Re: [RFC PATCH] mm: thp: grab the lock before manipulation defer list

Michal Hocko <mhocko@xxxxxxxxxx> · Wed, 8 Jan 2020 10:40:41 +0100

On Wed 08-01-20 08:35:43, Wei Yang wrote:
> On Tue, Jan 07, 2020 at 09:38:08AM +0100, Michal Hocko wrote:
> >On Tue 07-01-20 09:22:41, Wei Yang wrote:
> >> On Mon, Jan 06, 2020 at 11:23:45AM +0100, Michal Hocko wrote:
> >> >On Fri 03-01-20 22:34:07, Wei Yang wrote:
> >> >> As all the other places, we grab the lock before manipulate the defer list.
> >> >> Current implementation may face a race condition.
> >> >
> >> >Please always make sure to describe the effect of the change. Why a racy
> >> >list_empty check matters?
> >> >
> >> 
> >> Hmm... access the list without proper lock leads to many bad behaviors.
> >
> >My point is that the changelog should describe that bad behavior.
> >
> >> For example, if we grab the lock after checking list_empty, the page may
> >> already be removed from list in split_huge_page_list. And then list_del_init
> >> would trigger bug.
> >
> >And how does list_empty check under the lock guarantee that the page is
> >on the deferred list?
> 
> Just one confusion, is this kind of description basic concept of concurrent
> programming? How detail level we need to describe the effect?

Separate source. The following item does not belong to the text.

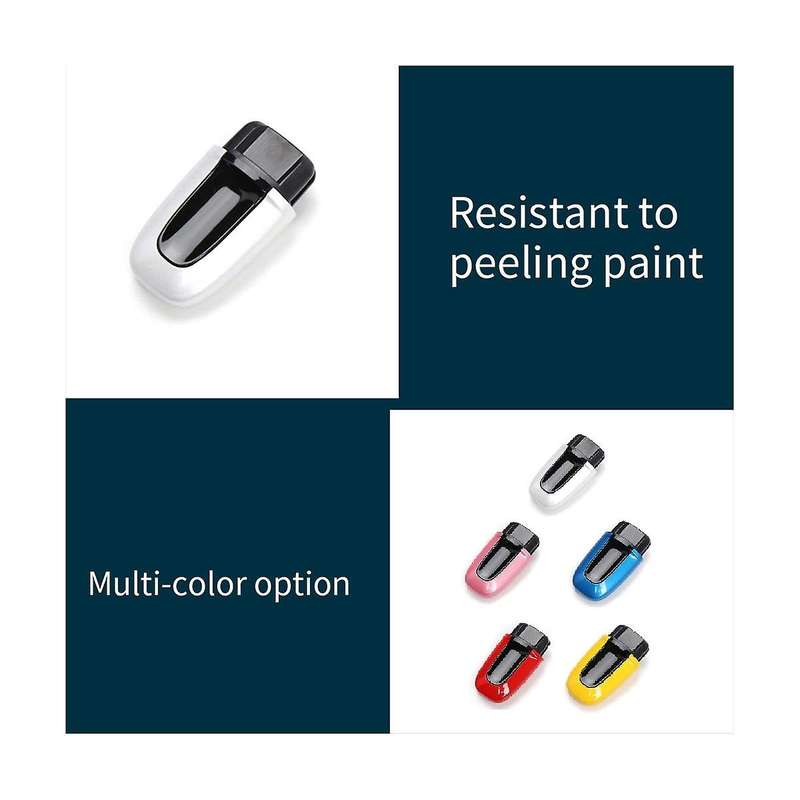 Car Start Key Switch One-Click Ignition Trim for 2013-2023 Startup Key White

When I write changelogs for patches like this I usually describe, what
is the potential race - e.g.
	CPU1			CPU2
	path1			path2
	  check			  lock
	  			    operation2
				  unlock
	    lock
	    # check might not hold anymore
	    operation1
	    unlock

and what is the effect of the race - e.g. a crash, data corruption,
pointless attempt for operation1 which fails with user visible effect
etc.
This helps reviewers and everybody reading the code in the future to
understand the locking scheme.

> To me, grab the lock before accessing the critical section is obvious.

It might be obvious but in many cases it is useful to minimize the
locking and do a potentially race check before the lock is taken if the
resulting operation can handle that.

> list_empty and list_del should be the critical section. And the
> lock should protect the whole critical section instead of part of it.

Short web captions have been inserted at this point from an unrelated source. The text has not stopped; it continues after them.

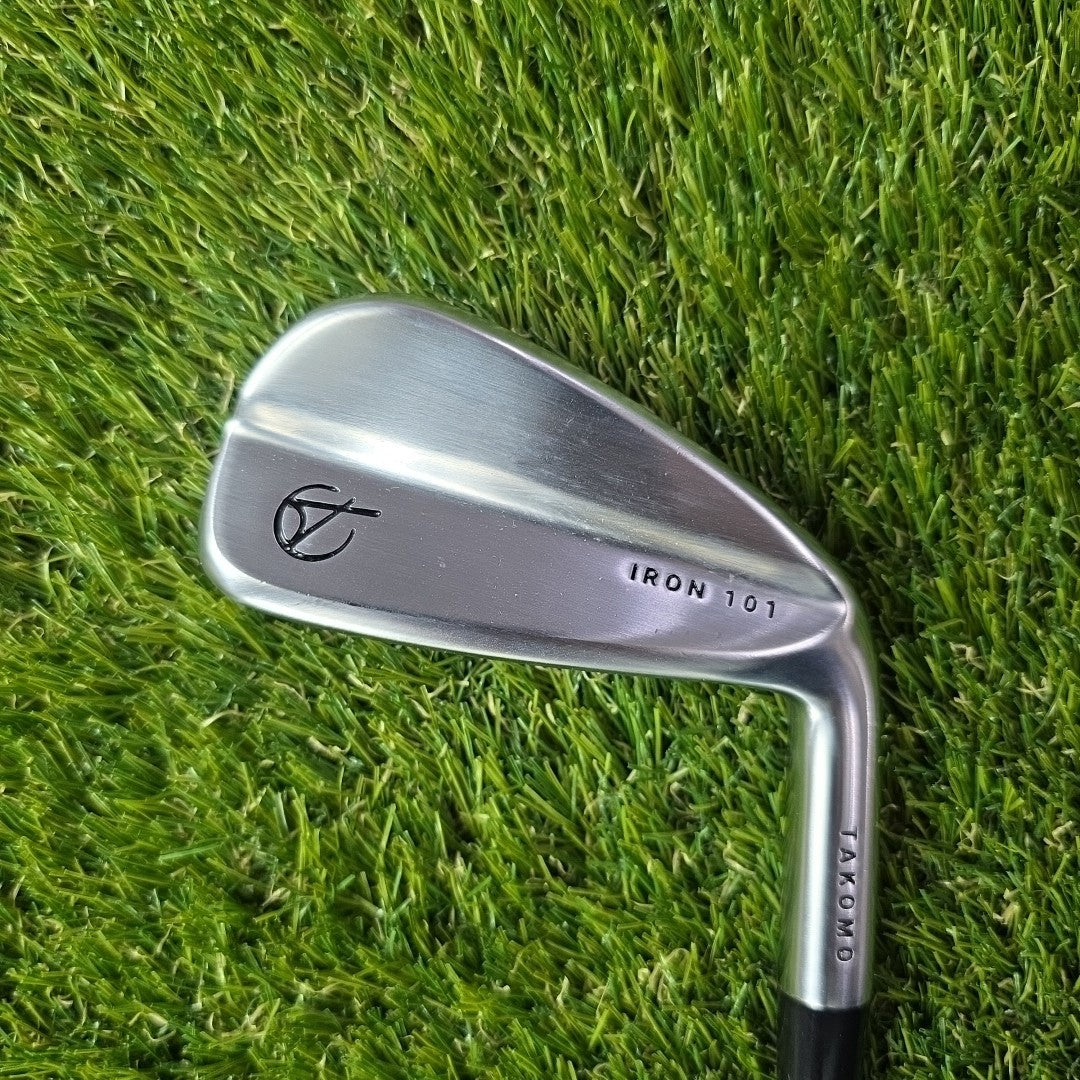 Takomo 101 4 Iron Obsidian 75 Senior Flex Graphite Shaft Midsize Grip *VGC*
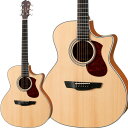 James J-300C Natural エレアコ 生音にエフェクト アコースティックギター カッタウェイ ピックアップ搭載 ジェームス 【アウトレット】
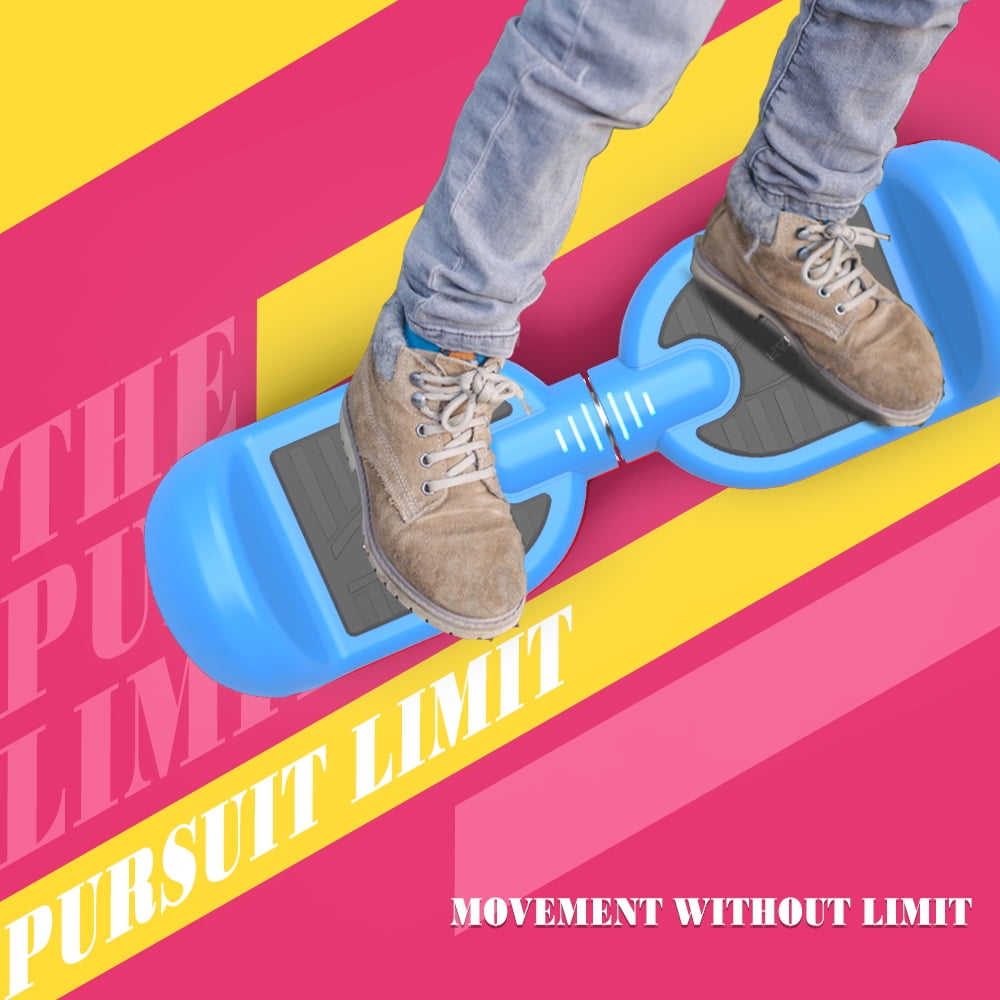 Hoverboard 6.5" Certified Two-Wheel Self Balancing Electric Scooter with LED Light Blue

I am not disputing that. What I am trying to say is that the changelog
should described the problem in the first place.

Moreover, look at the code you are trying to fix. Sure extending the
locking seem straightforward but does it result in a correct code
though? See my question in the previous email. How do we know that the
page is actually enqued in a non-empty list?
-- 
Michal Hocko
SUSE Labs